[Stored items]
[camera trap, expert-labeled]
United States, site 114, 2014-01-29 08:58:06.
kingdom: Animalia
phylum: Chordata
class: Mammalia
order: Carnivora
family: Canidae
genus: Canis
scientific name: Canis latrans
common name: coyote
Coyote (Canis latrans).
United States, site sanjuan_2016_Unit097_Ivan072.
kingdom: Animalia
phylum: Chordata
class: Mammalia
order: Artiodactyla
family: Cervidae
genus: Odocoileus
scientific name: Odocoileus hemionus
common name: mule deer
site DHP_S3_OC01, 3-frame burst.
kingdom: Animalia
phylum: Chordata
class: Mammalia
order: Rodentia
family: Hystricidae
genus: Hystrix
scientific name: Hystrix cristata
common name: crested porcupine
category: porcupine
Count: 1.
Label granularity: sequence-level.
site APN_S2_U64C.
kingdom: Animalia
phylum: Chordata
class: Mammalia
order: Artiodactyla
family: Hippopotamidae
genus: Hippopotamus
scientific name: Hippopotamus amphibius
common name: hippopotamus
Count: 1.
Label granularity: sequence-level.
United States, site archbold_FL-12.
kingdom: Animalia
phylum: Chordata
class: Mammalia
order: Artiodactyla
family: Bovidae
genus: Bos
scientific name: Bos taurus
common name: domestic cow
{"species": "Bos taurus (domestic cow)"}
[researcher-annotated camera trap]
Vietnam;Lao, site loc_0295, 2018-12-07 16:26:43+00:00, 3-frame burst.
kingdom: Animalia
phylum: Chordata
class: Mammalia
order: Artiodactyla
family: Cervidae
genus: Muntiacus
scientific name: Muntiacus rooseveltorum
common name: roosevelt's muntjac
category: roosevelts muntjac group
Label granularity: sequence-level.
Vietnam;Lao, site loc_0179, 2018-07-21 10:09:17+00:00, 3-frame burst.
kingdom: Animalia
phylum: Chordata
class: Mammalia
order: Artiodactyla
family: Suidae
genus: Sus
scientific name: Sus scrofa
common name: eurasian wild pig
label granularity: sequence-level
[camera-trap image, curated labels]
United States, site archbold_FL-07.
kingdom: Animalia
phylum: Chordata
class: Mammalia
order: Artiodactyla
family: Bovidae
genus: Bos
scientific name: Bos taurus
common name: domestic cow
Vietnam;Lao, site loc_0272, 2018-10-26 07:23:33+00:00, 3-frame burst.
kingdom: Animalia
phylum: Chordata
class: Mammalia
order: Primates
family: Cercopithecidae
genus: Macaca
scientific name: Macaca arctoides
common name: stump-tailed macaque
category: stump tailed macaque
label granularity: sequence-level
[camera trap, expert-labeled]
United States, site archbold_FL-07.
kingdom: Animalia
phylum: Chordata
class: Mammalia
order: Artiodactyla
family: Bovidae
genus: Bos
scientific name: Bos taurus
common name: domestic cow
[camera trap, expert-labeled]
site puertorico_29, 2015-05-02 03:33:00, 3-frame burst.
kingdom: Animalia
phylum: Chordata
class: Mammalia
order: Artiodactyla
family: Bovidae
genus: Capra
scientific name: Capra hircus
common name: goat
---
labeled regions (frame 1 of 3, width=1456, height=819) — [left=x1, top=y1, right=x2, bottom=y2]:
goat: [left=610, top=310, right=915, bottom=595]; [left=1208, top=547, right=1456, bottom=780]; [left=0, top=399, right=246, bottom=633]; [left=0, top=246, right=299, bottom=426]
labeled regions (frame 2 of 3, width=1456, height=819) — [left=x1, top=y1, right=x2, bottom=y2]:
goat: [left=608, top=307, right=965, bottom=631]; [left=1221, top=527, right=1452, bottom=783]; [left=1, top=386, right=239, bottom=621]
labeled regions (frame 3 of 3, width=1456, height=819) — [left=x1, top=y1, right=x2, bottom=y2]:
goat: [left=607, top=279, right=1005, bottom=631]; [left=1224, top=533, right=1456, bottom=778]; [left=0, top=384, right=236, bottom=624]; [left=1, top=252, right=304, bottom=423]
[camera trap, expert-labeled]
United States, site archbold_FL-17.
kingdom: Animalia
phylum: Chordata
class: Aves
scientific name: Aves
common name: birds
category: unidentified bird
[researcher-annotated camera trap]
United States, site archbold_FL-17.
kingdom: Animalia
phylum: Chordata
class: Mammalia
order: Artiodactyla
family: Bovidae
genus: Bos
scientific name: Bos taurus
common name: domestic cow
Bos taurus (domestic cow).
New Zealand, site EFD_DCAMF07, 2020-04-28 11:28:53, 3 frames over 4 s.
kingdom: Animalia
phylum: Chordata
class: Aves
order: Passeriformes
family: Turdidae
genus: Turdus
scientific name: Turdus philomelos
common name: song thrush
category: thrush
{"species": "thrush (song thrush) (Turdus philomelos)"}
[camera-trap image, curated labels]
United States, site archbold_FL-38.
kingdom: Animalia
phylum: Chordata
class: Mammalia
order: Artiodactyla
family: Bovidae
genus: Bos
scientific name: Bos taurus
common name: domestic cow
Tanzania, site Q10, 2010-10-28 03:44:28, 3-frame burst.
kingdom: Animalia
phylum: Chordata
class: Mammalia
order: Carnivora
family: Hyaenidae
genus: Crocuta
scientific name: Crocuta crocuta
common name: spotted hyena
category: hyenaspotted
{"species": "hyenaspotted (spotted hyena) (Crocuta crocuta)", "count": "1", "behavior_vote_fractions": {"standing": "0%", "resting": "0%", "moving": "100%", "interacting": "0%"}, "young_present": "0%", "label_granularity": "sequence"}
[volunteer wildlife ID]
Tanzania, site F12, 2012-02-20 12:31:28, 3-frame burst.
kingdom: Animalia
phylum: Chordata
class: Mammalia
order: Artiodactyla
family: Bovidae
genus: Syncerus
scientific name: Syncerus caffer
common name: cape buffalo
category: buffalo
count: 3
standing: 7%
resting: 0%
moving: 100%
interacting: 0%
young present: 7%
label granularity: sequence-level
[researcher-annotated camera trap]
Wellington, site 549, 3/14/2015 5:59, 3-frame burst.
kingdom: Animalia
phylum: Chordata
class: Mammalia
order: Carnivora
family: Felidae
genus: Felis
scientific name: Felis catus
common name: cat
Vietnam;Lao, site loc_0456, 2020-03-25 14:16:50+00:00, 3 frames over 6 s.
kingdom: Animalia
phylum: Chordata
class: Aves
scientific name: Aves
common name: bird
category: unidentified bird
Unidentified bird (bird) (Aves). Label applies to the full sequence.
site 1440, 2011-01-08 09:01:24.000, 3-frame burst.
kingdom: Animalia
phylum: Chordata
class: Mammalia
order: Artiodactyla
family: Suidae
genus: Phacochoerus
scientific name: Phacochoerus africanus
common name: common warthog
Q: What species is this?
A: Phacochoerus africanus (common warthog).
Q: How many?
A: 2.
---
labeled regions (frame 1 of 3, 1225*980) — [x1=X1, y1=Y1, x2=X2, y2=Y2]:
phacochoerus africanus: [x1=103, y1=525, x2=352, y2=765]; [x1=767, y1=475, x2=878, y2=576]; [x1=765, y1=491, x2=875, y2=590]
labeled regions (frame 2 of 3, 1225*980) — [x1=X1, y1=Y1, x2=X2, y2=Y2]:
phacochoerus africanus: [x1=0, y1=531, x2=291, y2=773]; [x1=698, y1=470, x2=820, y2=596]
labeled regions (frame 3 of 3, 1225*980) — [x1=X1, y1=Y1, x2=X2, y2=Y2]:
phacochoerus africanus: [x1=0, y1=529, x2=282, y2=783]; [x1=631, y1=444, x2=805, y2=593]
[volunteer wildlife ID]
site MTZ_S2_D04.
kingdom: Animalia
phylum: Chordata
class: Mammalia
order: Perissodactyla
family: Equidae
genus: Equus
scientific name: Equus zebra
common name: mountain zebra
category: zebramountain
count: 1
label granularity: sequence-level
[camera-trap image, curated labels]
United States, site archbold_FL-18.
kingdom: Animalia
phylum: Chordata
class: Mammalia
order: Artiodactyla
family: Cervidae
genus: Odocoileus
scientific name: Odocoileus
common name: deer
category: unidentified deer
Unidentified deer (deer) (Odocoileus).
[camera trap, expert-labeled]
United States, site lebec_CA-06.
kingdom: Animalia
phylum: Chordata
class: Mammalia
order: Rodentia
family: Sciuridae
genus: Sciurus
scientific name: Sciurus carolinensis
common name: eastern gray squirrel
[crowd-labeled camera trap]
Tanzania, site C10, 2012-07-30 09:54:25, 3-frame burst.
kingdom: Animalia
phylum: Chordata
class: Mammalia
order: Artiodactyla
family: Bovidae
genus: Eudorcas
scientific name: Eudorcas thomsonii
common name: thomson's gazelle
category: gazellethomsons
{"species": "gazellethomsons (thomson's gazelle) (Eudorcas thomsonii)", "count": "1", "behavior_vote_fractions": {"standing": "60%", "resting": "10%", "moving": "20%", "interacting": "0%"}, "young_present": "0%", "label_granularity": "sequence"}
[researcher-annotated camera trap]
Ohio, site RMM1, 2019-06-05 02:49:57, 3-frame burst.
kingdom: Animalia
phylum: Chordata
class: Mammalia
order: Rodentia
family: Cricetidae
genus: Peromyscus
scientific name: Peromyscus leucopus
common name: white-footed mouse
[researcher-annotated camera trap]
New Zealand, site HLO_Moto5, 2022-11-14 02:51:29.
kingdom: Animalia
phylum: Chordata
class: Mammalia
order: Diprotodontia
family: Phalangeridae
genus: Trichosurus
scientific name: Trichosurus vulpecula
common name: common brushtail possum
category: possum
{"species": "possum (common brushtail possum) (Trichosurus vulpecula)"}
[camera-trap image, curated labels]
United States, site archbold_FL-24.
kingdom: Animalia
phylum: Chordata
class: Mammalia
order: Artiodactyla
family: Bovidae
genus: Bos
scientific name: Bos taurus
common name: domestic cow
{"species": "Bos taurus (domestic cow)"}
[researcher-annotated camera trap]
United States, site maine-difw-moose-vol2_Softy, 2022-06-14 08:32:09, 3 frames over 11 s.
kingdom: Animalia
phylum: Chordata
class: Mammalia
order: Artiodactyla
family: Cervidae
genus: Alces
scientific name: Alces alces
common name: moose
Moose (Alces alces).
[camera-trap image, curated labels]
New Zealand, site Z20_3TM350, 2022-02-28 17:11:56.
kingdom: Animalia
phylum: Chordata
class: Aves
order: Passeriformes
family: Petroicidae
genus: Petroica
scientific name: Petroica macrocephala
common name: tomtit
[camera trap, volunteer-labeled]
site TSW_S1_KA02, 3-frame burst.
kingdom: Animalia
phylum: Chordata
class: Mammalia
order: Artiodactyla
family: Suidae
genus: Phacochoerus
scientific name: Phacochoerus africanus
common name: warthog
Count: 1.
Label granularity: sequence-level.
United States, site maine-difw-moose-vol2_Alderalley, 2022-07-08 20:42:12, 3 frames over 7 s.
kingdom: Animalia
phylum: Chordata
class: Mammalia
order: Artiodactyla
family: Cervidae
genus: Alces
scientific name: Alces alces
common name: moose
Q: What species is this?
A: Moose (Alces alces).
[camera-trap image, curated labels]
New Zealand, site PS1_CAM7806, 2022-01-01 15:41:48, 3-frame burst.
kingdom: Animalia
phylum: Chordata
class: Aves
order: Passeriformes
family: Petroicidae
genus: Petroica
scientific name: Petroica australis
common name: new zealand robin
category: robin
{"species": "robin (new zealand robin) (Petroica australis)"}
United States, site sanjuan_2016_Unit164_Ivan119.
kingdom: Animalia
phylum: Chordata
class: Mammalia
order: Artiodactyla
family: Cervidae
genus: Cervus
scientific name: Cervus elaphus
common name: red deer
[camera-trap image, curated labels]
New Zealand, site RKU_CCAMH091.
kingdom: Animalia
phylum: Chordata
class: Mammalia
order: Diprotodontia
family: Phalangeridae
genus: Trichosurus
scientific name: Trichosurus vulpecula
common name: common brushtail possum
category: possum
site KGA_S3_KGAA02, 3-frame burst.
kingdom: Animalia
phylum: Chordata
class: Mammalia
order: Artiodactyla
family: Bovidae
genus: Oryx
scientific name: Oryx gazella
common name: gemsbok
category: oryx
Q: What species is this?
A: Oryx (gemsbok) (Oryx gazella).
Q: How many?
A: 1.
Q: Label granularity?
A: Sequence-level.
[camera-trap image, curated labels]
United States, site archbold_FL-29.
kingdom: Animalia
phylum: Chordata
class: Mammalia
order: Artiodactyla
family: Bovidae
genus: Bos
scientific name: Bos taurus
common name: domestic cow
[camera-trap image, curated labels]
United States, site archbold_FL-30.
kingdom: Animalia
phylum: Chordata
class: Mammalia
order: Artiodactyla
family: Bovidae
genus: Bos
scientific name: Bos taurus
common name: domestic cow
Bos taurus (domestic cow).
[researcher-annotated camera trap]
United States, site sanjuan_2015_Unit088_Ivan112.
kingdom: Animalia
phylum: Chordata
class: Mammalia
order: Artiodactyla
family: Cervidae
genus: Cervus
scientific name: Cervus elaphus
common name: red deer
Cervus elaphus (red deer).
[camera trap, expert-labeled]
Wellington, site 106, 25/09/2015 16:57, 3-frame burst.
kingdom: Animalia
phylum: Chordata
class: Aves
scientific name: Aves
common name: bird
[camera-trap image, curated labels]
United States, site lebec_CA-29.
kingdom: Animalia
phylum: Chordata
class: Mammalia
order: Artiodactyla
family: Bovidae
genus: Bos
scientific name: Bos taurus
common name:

§ **Your task**
All that is wanted is the run of lines from the start of the data through the line containing "category: roosevelts muntjac group", copied word for word.

§ **Exercise answer**
[camera trap, expert-labeled]
United States, site 114, 2014-01-29 08:58:06.
kingdom: Animalia
phylum: Chordata
class: Mammalia
order: Carnivora
family: Canidae
genus: Canis
scientific name: Canis latrans
common name: coyote
Coyote (Canis latrans).
United States, site sanjuan_2016_Unit097_Ivan072.
kingdom: Animalia
phylum: Chordata
class: Mammalia
order: Artiodactyla
family: Cervidae
genus: Odocoileus
scientific name: Odocoileus hemionus
common name: mule deer
site DHP_S3_OC01, 3-frame burst.
kingdom: Animalia
phylum: Chordata
class: Mammalia
order: Rodentia
family: Hystricidae
genus: Hystrix
scientific name: Hystrix cristata
common name: crested porcupine
category: porcupine
Count: 1.
Label granularity: sequence-level.
site APN_S2_U64C.
kingdom: Animalia
phylum: Chordata
class: Mammalia
order: Artiodactyla
family: Hippopotamidae
genus: Hippopotamus
scientific name: Hippopotamus amphibius
common name: hippopotamus
Count: 1.
Label granularity: sequence-level.
United States, site archbold_FL-12.
kingdom: Animalia
phylum: Chordata
class: Mammalia
order: Artiodactyla
family: Bovidae
genus: Bos
scientific name: Bos taurus
common name: domestic cow
{"species": "Bos taurus (domestic cow)"}
[researcher-annotated camera trap]
Vietnam;Lao, site loc_0295, 2018-12-07 16:26:43+00:00, 3-frame burst.
kingdom: Animalia
phylum: Chordata
class: Mammalia
order: Artiodactyla
family: Cervidae
genus: Muntiacus
scientific name: Muntiacus rooseveltorum
common name: roosevelt's muntjac
category: roosevelts muntjac group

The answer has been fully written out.